Extrait fourni:
####

Les ZAC décidées avant la loi Climat et résilience ne seront pas comptabilisées dans le ZAN pour la période 2021-2031
Par Franck Lemarc
« L’édifice législatif et réglementaire est désormais stabilisé », assure Christophe Béchu dans une circulaire rendue publique vendredi dernier : tous les textes concernant le ZAN, en particulier les décrets d’application, ayant été publiés (lire Maire info du 28 novembre), il est temps de passer à la phase de mise en œuvre de cette réforme… et de faire de la pédagogie. Le ministre avertit les préfets que « l’enjeu premier est de faire comprendre la réforme pour une mise en œuvre progressive, souple et accompagnée ».
Ce qui est une gageure, eu égard à l’extraordinaire complexité du dispositif. C’est pourquoi le ministre annonce la mise en place immédiate, dans chaque département, d’un « référent territorial » ZAN placé auprès du préfet. Ces référents doivent être nommés avant la fin de la semaine (9 février au plus tard). Ce référent assurera de multiples missions : « Communication autour de la réforme, déploiement des outils d’observation foncière, suivi de l’évolution des documents de planification et d’urbanisme, mobilisation des aides financières et des aides à l’ingénierie ».

####

Consigne:
Recopiez mot pour mot l'article sur le ZAN en entier. La liste qui vient ensuite est un document à part, sans rapport avec l'article sur le ZAN.

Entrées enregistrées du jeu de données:

####

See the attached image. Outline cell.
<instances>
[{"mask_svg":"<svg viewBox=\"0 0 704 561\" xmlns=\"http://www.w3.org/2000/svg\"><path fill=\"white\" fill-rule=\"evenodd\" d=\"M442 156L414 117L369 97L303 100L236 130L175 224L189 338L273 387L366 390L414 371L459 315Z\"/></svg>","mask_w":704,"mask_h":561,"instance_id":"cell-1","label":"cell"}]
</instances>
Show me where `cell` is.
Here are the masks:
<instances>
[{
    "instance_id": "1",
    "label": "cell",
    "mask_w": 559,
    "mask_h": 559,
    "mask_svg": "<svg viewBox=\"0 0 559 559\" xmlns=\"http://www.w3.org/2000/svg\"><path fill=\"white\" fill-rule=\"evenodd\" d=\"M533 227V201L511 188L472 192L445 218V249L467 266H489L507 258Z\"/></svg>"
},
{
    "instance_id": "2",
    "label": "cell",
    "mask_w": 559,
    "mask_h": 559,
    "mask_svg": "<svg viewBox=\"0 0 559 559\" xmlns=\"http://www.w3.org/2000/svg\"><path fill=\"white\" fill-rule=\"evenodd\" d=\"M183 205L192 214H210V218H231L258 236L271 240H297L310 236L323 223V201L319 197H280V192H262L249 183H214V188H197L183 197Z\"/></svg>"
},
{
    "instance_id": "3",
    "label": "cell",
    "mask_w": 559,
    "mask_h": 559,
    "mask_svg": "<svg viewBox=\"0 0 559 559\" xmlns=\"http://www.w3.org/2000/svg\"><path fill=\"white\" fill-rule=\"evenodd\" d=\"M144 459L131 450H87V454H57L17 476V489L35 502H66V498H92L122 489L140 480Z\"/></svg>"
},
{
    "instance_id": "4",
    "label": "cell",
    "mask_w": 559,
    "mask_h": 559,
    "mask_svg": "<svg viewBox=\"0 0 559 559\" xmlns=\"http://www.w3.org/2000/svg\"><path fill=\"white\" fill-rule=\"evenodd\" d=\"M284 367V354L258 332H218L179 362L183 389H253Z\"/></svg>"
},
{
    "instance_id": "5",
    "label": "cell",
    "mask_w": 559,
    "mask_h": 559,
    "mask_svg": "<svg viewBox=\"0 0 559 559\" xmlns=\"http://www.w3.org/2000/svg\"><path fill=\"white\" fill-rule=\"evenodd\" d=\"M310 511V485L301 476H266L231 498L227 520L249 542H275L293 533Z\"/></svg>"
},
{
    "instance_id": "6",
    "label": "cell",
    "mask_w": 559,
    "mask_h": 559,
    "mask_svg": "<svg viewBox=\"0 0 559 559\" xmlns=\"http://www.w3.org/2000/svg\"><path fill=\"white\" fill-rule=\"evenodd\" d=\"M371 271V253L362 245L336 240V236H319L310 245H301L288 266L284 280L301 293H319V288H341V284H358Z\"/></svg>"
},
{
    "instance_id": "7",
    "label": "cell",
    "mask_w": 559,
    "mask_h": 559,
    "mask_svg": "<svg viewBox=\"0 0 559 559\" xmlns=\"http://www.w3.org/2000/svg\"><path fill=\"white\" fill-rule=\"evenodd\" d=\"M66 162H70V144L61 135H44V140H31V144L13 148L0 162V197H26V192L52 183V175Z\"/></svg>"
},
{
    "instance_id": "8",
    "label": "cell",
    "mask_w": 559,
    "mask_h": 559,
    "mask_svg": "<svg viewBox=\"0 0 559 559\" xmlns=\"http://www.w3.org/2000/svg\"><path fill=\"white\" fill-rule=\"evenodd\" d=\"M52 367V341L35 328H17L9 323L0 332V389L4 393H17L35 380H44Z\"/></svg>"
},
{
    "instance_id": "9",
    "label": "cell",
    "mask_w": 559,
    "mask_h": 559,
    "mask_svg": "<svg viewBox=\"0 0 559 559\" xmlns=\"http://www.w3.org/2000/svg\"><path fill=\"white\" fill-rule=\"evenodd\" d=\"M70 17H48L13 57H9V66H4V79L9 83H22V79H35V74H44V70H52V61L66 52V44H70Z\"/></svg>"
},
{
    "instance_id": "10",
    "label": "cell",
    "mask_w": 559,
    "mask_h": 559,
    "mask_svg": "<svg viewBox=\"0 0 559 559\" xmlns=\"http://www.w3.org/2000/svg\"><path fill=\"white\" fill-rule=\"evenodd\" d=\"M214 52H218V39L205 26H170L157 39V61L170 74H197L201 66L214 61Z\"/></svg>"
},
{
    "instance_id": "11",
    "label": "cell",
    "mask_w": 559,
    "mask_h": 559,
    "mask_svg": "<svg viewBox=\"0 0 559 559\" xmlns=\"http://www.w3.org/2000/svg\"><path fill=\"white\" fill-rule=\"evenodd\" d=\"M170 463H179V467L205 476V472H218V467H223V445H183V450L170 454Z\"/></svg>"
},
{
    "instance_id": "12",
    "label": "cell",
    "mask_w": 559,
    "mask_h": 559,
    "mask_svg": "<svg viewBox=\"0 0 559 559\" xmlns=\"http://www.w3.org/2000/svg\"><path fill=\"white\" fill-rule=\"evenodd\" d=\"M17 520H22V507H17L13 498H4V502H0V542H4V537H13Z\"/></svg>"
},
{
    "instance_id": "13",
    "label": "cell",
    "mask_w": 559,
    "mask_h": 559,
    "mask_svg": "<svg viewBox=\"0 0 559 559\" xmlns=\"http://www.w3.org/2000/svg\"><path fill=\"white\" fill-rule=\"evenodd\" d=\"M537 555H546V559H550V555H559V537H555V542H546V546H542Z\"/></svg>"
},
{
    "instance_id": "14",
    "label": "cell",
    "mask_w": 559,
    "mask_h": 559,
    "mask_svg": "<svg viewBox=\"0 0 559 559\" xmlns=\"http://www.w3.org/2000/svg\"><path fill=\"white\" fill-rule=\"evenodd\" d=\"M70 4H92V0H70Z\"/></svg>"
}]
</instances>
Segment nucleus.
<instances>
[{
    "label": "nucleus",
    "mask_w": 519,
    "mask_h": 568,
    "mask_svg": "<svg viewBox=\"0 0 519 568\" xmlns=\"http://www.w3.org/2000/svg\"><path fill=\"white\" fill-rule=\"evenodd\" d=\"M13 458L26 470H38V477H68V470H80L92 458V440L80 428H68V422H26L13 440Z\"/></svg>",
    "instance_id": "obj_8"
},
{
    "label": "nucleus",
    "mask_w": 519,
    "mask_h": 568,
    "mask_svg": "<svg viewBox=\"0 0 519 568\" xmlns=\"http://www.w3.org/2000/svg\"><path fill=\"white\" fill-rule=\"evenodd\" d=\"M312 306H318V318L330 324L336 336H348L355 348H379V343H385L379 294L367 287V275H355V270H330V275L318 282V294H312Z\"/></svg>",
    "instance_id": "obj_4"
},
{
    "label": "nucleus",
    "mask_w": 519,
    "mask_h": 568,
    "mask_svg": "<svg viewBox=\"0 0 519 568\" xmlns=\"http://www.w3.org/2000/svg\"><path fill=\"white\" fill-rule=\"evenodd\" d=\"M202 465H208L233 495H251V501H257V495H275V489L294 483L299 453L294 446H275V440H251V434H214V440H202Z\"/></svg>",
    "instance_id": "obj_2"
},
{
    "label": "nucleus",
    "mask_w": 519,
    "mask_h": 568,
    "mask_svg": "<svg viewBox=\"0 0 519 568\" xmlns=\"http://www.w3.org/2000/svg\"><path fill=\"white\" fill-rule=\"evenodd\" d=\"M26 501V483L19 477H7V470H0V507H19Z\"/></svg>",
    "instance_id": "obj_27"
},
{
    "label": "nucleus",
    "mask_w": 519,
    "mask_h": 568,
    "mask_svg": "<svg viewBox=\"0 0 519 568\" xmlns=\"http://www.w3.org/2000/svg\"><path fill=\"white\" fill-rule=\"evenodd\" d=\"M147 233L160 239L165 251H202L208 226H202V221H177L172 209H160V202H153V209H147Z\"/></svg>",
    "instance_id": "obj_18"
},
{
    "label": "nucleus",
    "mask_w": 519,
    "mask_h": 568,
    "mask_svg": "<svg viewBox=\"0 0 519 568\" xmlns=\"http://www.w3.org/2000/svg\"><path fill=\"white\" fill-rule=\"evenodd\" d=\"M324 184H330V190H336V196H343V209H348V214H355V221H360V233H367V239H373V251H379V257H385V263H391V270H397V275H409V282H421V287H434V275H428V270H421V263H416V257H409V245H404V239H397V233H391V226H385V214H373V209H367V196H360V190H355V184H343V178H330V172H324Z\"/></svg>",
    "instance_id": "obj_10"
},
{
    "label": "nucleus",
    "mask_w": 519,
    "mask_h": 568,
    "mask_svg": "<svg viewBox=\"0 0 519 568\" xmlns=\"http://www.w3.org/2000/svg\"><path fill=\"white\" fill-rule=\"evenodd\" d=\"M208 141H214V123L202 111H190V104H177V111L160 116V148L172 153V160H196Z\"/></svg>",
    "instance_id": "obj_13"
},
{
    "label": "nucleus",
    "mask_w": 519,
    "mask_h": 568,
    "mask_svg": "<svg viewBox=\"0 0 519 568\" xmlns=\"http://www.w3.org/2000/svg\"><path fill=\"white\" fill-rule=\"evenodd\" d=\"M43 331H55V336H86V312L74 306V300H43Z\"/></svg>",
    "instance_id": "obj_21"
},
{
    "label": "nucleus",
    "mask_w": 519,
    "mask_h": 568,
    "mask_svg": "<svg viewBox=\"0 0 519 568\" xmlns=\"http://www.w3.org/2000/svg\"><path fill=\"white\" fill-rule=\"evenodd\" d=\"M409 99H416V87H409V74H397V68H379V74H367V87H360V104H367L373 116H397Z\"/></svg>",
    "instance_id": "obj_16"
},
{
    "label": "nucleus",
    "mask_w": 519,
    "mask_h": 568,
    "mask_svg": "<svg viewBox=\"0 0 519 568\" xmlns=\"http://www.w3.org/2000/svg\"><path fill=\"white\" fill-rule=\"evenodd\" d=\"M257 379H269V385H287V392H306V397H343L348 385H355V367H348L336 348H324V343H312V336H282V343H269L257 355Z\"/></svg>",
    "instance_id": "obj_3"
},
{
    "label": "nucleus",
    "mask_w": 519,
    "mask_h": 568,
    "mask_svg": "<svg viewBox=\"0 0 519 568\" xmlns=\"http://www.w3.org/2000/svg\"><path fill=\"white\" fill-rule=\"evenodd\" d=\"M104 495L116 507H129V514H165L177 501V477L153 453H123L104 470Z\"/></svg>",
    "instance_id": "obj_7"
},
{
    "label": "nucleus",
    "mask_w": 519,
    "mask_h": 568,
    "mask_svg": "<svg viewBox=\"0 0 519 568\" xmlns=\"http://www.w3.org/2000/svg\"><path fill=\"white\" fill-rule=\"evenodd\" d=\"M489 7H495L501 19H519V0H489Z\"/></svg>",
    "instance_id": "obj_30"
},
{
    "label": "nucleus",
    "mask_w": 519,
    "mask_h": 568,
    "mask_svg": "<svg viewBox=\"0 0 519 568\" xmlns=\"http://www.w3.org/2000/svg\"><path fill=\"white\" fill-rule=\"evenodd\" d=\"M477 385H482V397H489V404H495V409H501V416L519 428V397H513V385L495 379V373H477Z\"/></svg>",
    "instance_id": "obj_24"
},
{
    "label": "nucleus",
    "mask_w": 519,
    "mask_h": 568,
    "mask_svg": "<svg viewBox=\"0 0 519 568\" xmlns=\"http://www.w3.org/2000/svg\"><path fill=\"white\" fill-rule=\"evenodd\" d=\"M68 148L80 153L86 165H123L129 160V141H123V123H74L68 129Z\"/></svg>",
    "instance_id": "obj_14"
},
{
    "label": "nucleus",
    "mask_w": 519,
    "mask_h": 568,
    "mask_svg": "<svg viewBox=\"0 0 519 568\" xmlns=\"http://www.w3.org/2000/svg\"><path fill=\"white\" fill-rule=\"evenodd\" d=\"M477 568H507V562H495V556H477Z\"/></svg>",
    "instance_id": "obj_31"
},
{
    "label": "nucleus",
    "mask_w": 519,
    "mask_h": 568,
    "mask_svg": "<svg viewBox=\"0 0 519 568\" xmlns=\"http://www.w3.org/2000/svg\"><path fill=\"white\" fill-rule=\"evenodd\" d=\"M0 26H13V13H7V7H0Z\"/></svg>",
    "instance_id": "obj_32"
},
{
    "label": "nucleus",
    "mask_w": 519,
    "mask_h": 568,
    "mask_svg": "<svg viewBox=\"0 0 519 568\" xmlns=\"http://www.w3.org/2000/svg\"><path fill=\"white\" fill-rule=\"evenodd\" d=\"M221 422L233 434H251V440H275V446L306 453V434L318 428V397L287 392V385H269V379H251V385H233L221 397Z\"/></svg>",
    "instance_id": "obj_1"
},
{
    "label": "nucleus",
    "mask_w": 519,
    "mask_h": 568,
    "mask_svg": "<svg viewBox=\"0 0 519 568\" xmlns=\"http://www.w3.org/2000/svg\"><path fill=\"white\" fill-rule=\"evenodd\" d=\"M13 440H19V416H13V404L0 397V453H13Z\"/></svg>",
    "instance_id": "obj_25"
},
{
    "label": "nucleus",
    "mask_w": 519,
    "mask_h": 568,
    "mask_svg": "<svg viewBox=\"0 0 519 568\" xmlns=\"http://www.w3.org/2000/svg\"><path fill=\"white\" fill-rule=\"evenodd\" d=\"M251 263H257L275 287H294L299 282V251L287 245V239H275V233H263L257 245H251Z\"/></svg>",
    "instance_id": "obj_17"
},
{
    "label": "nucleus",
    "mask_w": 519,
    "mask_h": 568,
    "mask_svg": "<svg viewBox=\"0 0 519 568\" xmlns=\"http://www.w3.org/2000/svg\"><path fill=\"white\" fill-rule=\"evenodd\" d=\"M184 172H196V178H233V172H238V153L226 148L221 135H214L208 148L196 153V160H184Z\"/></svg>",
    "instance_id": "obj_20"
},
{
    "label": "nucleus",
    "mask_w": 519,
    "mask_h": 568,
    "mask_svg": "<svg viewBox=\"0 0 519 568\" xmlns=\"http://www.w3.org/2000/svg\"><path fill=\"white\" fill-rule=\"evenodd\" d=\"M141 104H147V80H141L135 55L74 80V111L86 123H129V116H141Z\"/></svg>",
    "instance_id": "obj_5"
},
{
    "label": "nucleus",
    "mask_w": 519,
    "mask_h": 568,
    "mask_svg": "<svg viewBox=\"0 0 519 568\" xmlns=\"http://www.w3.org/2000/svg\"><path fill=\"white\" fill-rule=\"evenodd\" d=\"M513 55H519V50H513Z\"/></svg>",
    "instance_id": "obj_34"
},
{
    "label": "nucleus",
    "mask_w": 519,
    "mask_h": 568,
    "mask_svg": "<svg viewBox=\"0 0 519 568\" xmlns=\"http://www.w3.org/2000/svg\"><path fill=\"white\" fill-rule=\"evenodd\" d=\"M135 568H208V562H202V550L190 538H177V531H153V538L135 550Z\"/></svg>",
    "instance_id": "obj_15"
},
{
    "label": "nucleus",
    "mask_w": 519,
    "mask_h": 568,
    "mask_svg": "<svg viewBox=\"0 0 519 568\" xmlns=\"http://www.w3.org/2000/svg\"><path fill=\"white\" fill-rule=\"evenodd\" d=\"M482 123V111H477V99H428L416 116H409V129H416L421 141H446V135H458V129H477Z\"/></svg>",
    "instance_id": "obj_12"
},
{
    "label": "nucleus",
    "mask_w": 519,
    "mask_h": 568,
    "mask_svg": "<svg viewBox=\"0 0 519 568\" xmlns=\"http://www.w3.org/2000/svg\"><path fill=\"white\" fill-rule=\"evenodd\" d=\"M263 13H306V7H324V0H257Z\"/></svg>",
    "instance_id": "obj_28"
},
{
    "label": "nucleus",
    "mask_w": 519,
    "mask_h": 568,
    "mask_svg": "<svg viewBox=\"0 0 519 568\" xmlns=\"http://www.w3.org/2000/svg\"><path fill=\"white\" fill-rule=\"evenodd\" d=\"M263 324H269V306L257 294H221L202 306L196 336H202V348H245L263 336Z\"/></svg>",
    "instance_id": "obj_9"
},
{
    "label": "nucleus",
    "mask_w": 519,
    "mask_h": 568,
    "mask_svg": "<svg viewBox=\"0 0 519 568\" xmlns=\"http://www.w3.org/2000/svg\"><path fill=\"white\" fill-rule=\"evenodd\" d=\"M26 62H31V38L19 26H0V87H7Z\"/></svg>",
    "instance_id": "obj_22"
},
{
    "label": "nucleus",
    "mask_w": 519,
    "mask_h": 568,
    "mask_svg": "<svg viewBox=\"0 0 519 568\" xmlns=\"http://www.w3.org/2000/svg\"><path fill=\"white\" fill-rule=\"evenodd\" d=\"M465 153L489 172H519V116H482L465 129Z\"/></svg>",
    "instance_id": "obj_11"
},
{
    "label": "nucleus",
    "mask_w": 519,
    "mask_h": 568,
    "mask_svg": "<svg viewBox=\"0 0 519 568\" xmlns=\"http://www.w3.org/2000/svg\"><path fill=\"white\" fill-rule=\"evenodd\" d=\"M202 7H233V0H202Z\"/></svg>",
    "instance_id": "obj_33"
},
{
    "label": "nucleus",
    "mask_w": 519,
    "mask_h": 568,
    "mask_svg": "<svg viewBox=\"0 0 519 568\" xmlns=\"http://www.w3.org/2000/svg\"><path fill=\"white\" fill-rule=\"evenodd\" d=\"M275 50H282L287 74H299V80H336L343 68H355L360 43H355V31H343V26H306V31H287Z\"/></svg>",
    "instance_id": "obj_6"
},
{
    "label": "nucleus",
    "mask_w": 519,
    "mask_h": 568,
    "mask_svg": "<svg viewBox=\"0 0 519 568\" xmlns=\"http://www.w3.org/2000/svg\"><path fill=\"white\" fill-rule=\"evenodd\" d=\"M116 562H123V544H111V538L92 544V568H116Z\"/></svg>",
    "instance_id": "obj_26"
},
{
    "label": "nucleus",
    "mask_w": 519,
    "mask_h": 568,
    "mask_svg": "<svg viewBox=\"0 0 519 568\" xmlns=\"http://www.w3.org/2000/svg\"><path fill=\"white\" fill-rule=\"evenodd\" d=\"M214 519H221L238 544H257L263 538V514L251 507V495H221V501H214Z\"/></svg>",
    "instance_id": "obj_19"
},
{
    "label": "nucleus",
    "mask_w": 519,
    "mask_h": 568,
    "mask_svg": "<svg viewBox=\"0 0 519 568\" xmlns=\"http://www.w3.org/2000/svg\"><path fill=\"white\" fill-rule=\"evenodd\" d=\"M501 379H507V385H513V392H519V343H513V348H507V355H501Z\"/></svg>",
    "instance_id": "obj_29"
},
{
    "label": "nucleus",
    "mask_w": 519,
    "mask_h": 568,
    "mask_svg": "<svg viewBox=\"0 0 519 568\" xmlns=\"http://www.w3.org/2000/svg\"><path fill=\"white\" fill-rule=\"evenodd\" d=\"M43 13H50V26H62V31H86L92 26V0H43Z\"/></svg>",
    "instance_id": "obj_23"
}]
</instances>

####

Réponse attendue:
Les ZAC décidées avant la loi Climat et résilience ne seront pas comptabilisées dans le ZAN pour la période 2021-2031
Par Franck Lemarc
« L’édifice législatif et réglementaire est désormais stabilisé », assure Christophe Béchu dans une circulaire rendue publique vendredi dernier : tous les textes concernant le ZAN, en particulier les décrets d’application, ayant été publiés (lire Maire info du 28 novembre), il est temps de passer à la phase de mise en œuvre de cette réforme… et de faire de la pédagogie. Le ministre avertit les préfets que « l’enjeu premier est de faire comprendre la réforme pour une mise en œuvre progressive, souple et accompagnée ».
Ce qui est une gageure, eu égard à l’extraordinaire complexité du dispositif. C’est pourquoi le ministre annonce la mise en place immédiate, dans chaque département, d’un « référent territorial » ZAN placé auprès du préfet. Ces référents doivent être nommés avant la fin de la semaine (9 février au plus tard). Ce référent assurera de multiples missions : « Communication autour de la réforme, déploiement des outils d’observation foncière, suivi de l’évolution des documents de planification et d’urbanisme, mobilisation des aides financières et des aides à l’ingénierie ».